If I have one fiscal mission in life, it’s this: when my screenwriting ship comes in, on that first day of principle photography on the first script of mine that goes into production, hopefully, I’ll earn enough to track down Fire Line From Hailstorm and put it back on my wall, it’s spiritual home.

Day #35 Tip: Give Your Protagonist a True Character Dilemma
There are only two true character dilemmas: Firstly, the lesser of two evils. Second, irreconcilable goods.

‘The lesser of two evils is a version of "between a rock and a hard place", neither being palatable options. In Sophie’s Choice, the lesser of two evils was unspeakable, pure abomination: a mother asked to choose “should we kill your son or your daughter?”

The climax of the wonderfully dark Seven: Detective Mills (Brad Pitt) has to choose between killing John Doe (Kevin Spacey) so fulfilling the serial killer's plan/prophecy of "the good man" becoming "wrath", or letting the man who killed his wife and then “did what he did” (I shouldn’t spoil it here for those who haven’t seen the film) live. Both are unthinkable options for Mills.

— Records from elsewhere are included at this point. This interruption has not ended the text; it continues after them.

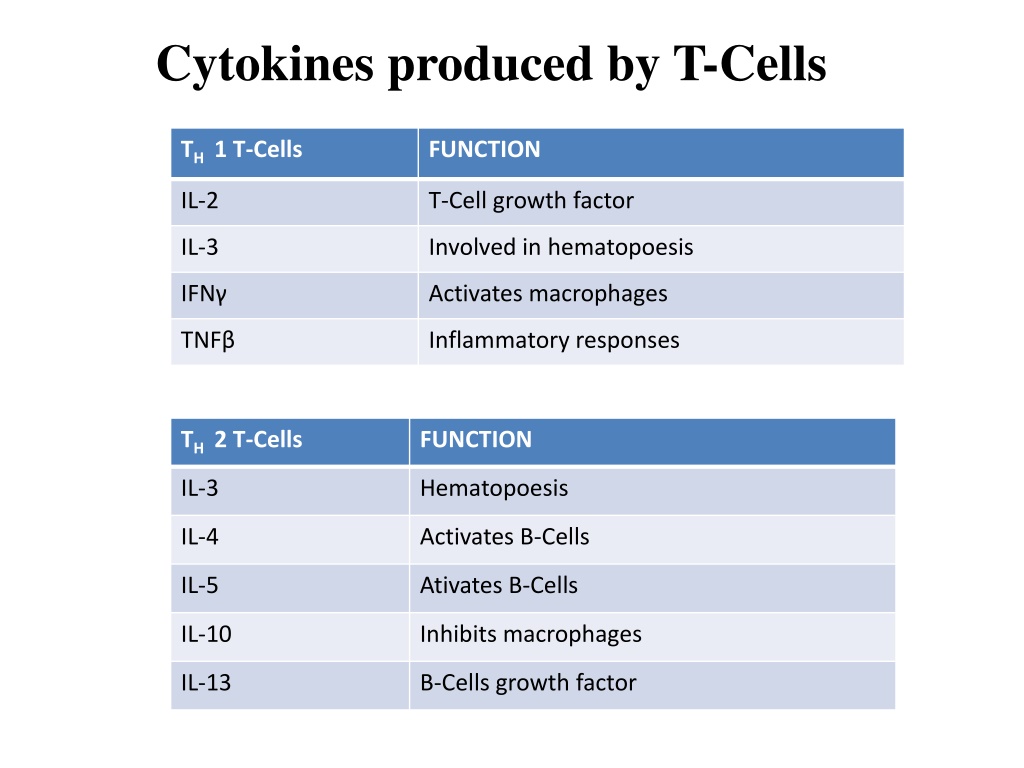 Cytokines produced by T-Cells

| $T_H$ 1 T-Cells | FUNCTION |
|---|---|
| IL-2 | T-Cell growth factor |
| IL-3 | Involved in hematopoesis |
| IFNγ | Activates macrophages |
| TNFβ | Inflammatory responses |

| $T_H$ 2 T-Cells | FUNCTION |
|---|---|
| IL-3 | Hematopoesis |
| IL-4 | Activates B-Cells |
| IL-5 | Ativates B-Cells |
| IL-10 | Inhibits macrophages |
| IL-13 | B-Cells growth factor |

A point of note in admiration of Brad Pitt: the producers of Seven wanted to soften up the ending and not have Detective Mills kill John Doe (sorry, I have spoilt some of it), plunging us into the pessimistic ending that the film does. They had the screenwriter, Andrew Kevin Walker, write a different, slightly less despairing ending (I have a copy of that script), but when Brad Pitt read it, he rejected it and refused to do the film unless the original ending was reinstated. Brad was right, stood his ground, and that’s the climax of the film that we see today; he knew that story could not have ended any other way, as unpalatable as the ending might be to us. Bravo Brad!

The second of the two true character dilemmas: irreconcilable goods. Let me leaven this piece with a chirpier example.

Casablanca, often described as the world’s most loved film. At the end of our 90 minutes or so with Rick (Humphrey Bogart) and Ilsa (Ingrid Bergman) - once lovers - we find them at a small airport, where Rick is putting Ilsa and her husband (the Czech freedom fighter, Victor Laslo), on a plane bound for the safety of America. This is shaping up to be Rick and Ilsa’s final farewell, they may never see each other again in this life (remember there was a war on). Rick could tell Ilsa to stay, indeed, a huge part of us wants him to. But, Rick (and we) know that the "right" thing to do, irrespective of their love for each other, is to let her go. At the start of this film, Rick is a man who’s given up on life (having lost Ilsa) and absented himself from the world conflict. In this one gesture, in choosing to send away the person that he deeply loves, Rick has regained so much and is, in many ways, “born again”...he’s back in the war, on the side of the angels.

Rick could have one (Ilsa) but not the other(commitment to the war effort). He had to choose and his choice reflected deeply and truly on the character stuff that Rick Blaine is made of, as all real true character dilemma does. At some point in my screenplay, my protagonist MUST face one of these two dilemmas, if not both. I must add that I cannot claim these ideas to be my own, that would be a gross deceit; please check out Robert McKee’s Story, he came up with this one and he came up with it, studying the films, good and indifferent.

Selling Fire Line At Hailstorm was a true dilemma for me, maybe not a literal life or death decision, but certainly a metaphorical version of. Did I choose wisely? Did it reveal character? I’ll let others be the judge of that. The good news is that I’m still doing what I love and that one day, I’ll find that painting. But like Rick said to Ilsa on the tarmac of that runway: "we'll always have Paris". That applies to me too, painting or no painting. I'll leave you to work out just what that means.